Dataset records START
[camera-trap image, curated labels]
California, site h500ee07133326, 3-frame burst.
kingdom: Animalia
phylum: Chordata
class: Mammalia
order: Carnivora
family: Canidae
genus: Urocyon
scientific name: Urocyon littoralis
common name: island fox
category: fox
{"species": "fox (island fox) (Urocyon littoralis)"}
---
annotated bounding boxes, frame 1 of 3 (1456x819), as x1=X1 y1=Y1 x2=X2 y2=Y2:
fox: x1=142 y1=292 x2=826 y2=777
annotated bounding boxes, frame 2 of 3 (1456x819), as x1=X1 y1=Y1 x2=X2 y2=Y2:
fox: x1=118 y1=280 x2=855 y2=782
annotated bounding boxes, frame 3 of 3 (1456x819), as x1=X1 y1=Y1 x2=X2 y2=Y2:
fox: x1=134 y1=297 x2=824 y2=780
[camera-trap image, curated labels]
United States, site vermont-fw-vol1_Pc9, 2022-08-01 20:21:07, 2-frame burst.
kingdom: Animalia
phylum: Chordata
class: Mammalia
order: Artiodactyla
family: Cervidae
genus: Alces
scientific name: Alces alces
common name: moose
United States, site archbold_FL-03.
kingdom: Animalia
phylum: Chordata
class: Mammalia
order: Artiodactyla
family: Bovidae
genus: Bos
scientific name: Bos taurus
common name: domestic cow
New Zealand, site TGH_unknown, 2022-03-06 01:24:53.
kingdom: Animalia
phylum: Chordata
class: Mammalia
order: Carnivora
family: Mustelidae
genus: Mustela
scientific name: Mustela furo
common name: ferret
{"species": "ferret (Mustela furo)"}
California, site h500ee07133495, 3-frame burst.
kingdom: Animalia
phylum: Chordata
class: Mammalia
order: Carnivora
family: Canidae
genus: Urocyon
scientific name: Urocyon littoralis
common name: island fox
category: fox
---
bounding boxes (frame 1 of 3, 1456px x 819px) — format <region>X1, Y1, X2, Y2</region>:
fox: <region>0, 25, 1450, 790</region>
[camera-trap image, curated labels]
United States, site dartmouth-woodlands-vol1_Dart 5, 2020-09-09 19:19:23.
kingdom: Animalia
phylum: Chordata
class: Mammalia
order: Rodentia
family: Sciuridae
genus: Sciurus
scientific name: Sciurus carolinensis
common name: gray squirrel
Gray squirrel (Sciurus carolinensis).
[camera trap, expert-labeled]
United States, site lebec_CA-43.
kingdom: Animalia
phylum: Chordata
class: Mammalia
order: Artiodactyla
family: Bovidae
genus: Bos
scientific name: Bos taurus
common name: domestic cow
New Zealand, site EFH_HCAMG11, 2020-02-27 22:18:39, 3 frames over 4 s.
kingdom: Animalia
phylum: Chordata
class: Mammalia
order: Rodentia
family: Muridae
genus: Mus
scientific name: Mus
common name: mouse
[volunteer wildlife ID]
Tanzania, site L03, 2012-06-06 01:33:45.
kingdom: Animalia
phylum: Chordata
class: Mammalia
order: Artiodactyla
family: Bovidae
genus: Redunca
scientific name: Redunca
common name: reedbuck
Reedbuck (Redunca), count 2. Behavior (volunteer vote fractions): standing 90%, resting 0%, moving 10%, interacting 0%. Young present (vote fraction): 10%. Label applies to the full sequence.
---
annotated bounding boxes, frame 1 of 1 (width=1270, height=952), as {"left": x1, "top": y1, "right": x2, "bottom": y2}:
Dataset records END
Your instructions
Restate the material above exactly, leaving nothing out.

Task result
[camera-trap image, curated labels]
California, site h500ee07133326, 3-frame burst.
kingdom: Animalia
phylum: Chordata
class: Mammalia
order: Carnivora
family: Canidae
genus: Urocyon
scientific name: Urocyon littoralis
common name: island fox
category: fox
{"species": "fox (island fox) (Urocyon littoralis)"}
---
annotated bounding boxes, frame 1 of 3 (1456x819), as x1=X1 y1=Y1 x2=X2 y2=Y2:
fox: x1=142 y1=292 x2=826 y2=777
annotated bounding boxes, frame 2 of 3 (1456x819), as x1=X1 y1=Y1 x2=X2 y2=Y2:
fox: x1=118 y1=280 x2=855 y2=782
annotated bounding boxes, frame 3 of 3 (1456x819), as x1=X1 y1=Y1 x2=X2 y2=Y2:
fox: x1=134 y1=297 x2=824 y2=780
[camera-trap image, curated labels]
United States, site vermont-fw-vol1_Pc9, 2022-08-01 20:21:07, 2-frame burst.
kingdom: Animalia
phylum: Chordata
class: Mammalia
order: Artiodactyla
family: Cervidae
genus: Alces
scientific name: Alces alces
common name: moose
United States, site archbold_FL-03.
kingdom: Animalia
phylum: Chordata
class: Mammalia
order: Artiodactyla
family: Bovidae
genus: Bos
scientific name: Bos taurus
common name: domestic cow
New Zealand, site TGH_unknown, 2022-03-06 01:24:53.
kingdom: Animalia
phylum: Chordata
class: Mammalia
order: Carnivora
family: Mustelidae
genus: Mustela
scientific name: Mustela furo
common name: ferret
{"species": "ferret (Mustela furo)"}
California, site h500ee07133495, 3-frame burst.
kingdom: Animalia
phylum: Chordata
class: Mammalia
order: Carnivora
family: Canidae
genus: Urocyon
scientific name: Urocyon littoralis
common name: island fox
category: fox
---
bounding boxes (frame 1 of 3, 1456px x 819px) — format <region>X1, Y1, X2, Y2</region>:
fox: <region>0, 25, 1450, 790</region>
[camera-trap image, curated labels]
United States, site dartmouth-woodlands-vol1_Dart 5, 2020-09-09 19:19:23.
kingdom: Animalia
phylum: Chordata
class: Mammalia
order: Rodentia
family: Sciuridae
genus: Sciurus
scientific name: Sciurus carolinensis
common name: gray squirrel
Gray squirrel (Sciurus carolinensis).
[camera trap, expert-labeled]
United States, site lebec_CA-43.
kingdom: Animalia
phylum: Chordata
class: Mammalia
order: Artiodactyla
family: Bovidae
genus: Bos
scientific name: Bos taurus
common name: domestic cow
New Zealand, site EFH_HCAMG11, 2020-02-27 22:18:39, 3 frames over 4 s.
kingdom: Animalia
phylum: Chordata
class: Mammalia
order: Rodentia
family: Muridae
genus: Mus
scientific name: Mus
common name: mouse
[volunteer wildlife ID]
Tanzania, site L03, 2012-06-06 01:33:45.
kingdom: Animalia
phylum: Chordata
class: Mammalia
order: Artiodactyla
family: Bovidae
genus: Redunca
scientific name: Redunca
common name: reedbuck
Reedbuck (Redunca), count 2. Behavior (volunteer vote fractions): standing 90%, resting 0%, moving 10%, interacting 0%. Young present (vote fraction): 10%. Label applies to the full sequence.
---
annotated bounding boxes, frame 1 of 1 (width=1270, height=952), as {"left": x1, "top": y1, "right": x2, "bottom": y2}:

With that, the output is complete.